• Problem statement: Copy out everything from the row with "At what distance" down to the row with "(x=135, y=578) <", requests included, and scale every number in the answers (the distances and coordinates) by 0.55. Round each result to as many decimal places as the original had, with halves rounded up.

• Listed entries:

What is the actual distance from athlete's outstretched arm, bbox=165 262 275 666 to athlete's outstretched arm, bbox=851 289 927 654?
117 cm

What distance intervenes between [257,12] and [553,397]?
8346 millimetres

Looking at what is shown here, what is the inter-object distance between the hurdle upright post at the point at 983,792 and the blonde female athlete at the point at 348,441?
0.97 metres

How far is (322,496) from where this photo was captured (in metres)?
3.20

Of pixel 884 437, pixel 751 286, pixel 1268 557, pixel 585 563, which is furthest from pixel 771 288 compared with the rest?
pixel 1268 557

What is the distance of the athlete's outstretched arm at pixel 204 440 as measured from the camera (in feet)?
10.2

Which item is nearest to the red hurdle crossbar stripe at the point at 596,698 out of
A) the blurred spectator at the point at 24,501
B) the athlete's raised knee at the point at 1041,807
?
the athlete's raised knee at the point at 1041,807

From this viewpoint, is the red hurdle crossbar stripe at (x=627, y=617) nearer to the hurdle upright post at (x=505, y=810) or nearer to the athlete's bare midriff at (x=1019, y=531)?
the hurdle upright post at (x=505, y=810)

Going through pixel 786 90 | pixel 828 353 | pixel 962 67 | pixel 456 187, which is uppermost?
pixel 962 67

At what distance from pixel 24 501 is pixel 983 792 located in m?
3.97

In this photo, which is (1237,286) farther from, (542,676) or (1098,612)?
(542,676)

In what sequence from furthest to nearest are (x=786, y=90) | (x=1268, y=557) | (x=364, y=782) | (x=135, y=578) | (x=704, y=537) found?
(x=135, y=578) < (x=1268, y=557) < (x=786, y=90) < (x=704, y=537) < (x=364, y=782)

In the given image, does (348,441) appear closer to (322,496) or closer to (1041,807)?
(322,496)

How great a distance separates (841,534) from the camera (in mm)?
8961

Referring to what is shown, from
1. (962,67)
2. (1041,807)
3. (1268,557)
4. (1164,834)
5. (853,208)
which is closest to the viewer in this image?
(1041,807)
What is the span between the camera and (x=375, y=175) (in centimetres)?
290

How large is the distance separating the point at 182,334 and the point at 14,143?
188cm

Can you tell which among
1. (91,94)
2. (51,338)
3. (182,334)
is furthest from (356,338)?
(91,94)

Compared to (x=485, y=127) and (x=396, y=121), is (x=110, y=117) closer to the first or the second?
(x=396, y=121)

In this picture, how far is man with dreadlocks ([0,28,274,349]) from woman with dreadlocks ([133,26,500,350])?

• Answer to the exercise:
At what distance from pixel 24 501 is pixel 983 792 located in m?
2.18

In this photo, which is (1237,286) farther from, (542,676) or (1098,612)?
(298,372)

In what sequence from furthest to nearest are (x=786, y=90) | (x=1268, y=557) | (x=364, y=782) | (x=135, y=578) | (x=704, y=537) found?
(x=74, y=318) < (x=697, y=306) < (x=432, y=50) < (x=387, y=295) < (x=200, y=430)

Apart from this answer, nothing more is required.